Mainline Christianity’s voice of compassion missed in our national debate on democracy
by Sean F. Everton, PhD
In a recent report on the January 6th riots, issued by the Baptist Joint Committee on Religious Liberty and the Freedom From Religion Foundation, co-author Amanda Tyler defines Christian Nationalism as “a political ideology and cultural framework that seeks to merge American and Christian identities, distorting both the Christian faith and America’s constitutional democracy.” She notes it “relies on the mythological founding of the United States as a ‘Christian nation’” and “demands a privileged place for Christianity in public life.”
As Jemar Tisby noted in a recent Op-Ed (“White Christian nationalism fueled the Jan. 6 insurrection, The Mercury News June 8, 2022), Christian nationalists are also more likely to embrace “racist, xenophobic, patriarchal, and exclusionary” beliefs. These, he argues, helped justify and bolster the attack on the U.S. Capitol.
Tisby also points out, however, that these beliefs do not reflect those of all Christians. He notes, “many Black Christian communities have historically embraced a different kind of patriotism, one that leads to an expansion of democratic processes, the inclusion of marginalized people and nonviolent calls for the nation to live up to its foundational ideals.”
This understanding of the Christian faith is firmly rooted in Jesus’s life and teachings. If we believe the Gospels tell us something about the historical Jesus, then we need to acknowledge that Jesus welcomed all of God’s children into his midst and turned no one away. He commanded his followers to love their neighbors, welcome the stranger, and embrace society’s outcasts.
But it’s not just Black Christian communities that live by these beliefs. According to Andrew Whitehead and Samuel Perry’s seminal study of Christian Nationalism, Taking America Back for God, not all Christian nationalists are white, and not all white Christians are Christian nationalists.

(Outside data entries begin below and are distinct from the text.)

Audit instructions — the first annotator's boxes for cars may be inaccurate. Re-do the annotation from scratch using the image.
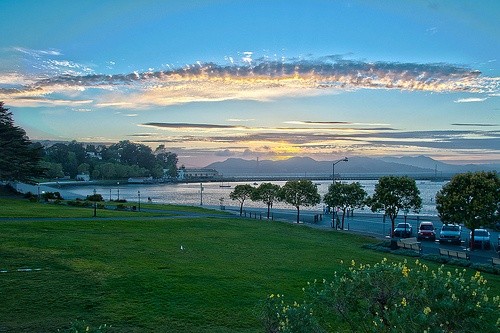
[394,223,412,238]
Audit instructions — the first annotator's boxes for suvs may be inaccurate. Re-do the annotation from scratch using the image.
[417,222,436,242]
[439,224,462,245]
[469,229,490,250]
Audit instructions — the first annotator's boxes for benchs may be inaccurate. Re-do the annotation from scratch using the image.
[400,237,417,242]
[441,249,472,260]
[397,242,423,252]
[491,257,500,266]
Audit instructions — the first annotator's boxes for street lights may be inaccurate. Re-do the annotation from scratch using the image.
[402,210,408,239]
[92,188,97,217]
[333,157,349,229]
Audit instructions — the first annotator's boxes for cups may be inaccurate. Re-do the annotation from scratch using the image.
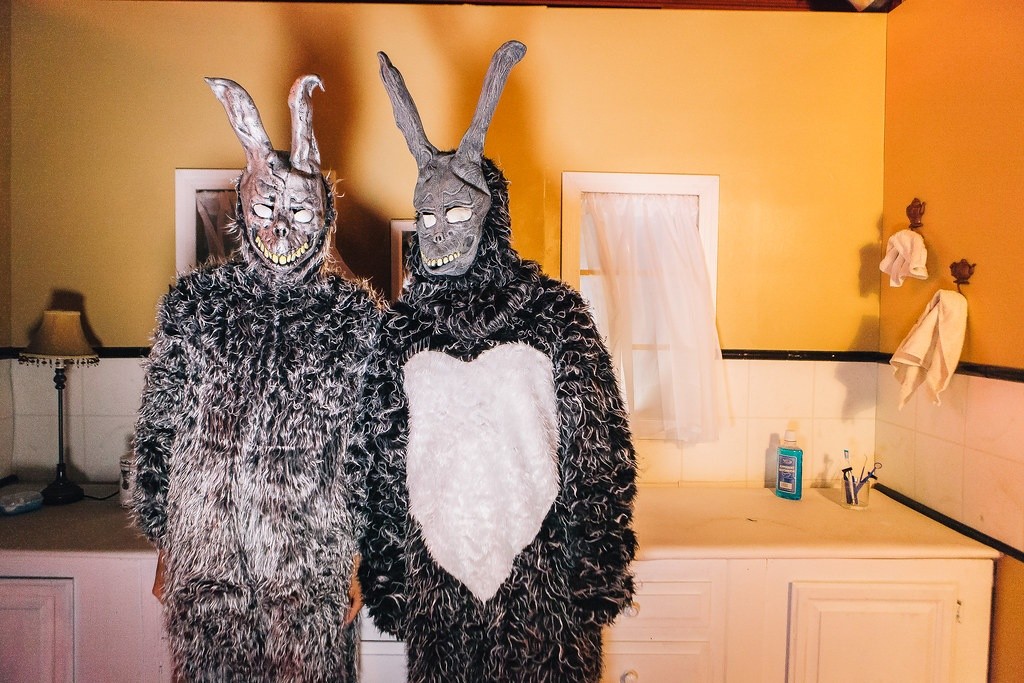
[119,454,136,509]
[843,478,870,511]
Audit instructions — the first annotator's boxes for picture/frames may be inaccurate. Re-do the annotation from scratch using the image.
[174,167,336,280]
[391,216,421,305]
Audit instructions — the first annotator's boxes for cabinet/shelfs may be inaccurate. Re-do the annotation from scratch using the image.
[1,483,1003,683]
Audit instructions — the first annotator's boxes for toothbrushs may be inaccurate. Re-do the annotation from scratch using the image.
[842,449,858,506]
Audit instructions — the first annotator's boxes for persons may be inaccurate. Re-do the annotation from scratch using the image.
[120,66,392,680]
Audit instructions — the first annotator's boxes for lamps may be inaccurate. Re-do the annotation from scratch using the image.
[17,310,100,505]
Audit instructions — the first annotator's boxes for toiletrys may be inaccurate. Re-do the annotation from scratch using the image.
[775,429,804,501]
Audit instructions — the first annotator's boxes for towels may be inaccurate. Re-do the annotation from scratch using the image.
[880,228,969,411]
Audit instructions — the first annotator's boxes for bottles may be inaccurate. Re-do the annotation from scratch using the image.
[775,430,803,500]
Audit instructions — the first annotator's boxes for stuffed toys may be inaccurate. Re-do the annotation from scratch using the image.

If we only count as Christian nationalists those who believe the U.S. is, or should be, a Christian nation (about 20% of Americans), then
- 38% of Christian nationalists are people of color, and
- 66% of white Christians are not Christian nationalists
If we also include individuals who believe the government should advocate for Christian values but who waver on whether the U.S. should declare itself a Christian nation (about 32% of Americans), then
- 37% of Christian nationalists are people of color, and
- 32% of white Christians are not Christian nationalists
Unfortunately, a large swath of the American public seems unaware that Christianity is not synonymous with the “racist, xenophobic, patriarchal, and exclusionary” beliefs of Christian nationalists. There are churches throughout the U.S. that welcome all of God’s children and are not seeking to undermine American democracy. This may be, as a friend of mine puts it, one of America’s “best-kept secrets.”

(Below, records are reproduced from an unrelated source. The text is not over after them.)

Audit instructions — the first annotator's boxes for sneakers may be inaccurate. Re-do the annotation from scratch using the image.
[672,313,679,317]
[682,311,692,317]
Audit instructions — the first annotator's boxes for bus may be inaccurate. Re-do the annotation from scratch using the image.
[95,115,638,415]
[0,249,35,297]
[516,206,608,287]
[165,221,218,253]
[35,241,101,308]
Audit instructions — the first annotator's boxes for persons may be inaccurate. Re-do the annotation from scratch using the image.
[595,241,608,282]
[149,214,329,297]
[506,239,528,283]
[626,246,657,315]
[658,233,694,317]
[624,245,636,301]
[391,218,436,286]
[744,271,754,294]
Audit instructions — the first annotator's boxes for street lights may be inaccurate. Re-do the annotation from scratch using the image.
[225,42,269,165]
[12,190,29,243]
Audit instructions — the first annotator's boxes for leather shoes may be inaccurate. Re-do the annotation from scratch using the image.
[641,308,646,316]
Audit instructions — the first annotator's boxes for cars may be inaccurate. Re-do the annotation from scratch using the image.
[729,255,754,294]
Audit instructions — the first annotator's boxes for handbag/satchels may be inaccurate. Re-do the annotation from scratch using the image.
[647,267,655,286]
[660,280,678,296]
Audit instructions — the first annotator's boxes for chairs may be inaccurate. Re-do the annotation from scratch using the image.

There are probably many reasons for this. Perhaps, it’s because controversial people and events are more likely to attract readers. Or maybe it’s because the media is disproportionately secular and, so, less attuned to the variety of religious beliefs and practices among Christians and other groups.
Perhaps. But, moderate and liberal Christians also need to take responsibility. We have largely failed in witnessing to Jesus’s life and teachings. Maybe it’s because doing so seems too much like “evangelism.” I don’t know. What I do know is that it’s time for us to make our voices heard so that Jesus’s ministry of compassion is no longer the “best-kept secret” in America.
Sean Everton is a professor at the Naval Postgraduate School in Monterey and co-chair of the Adult Learning Ministry Team at First Congregational Church of San Jose.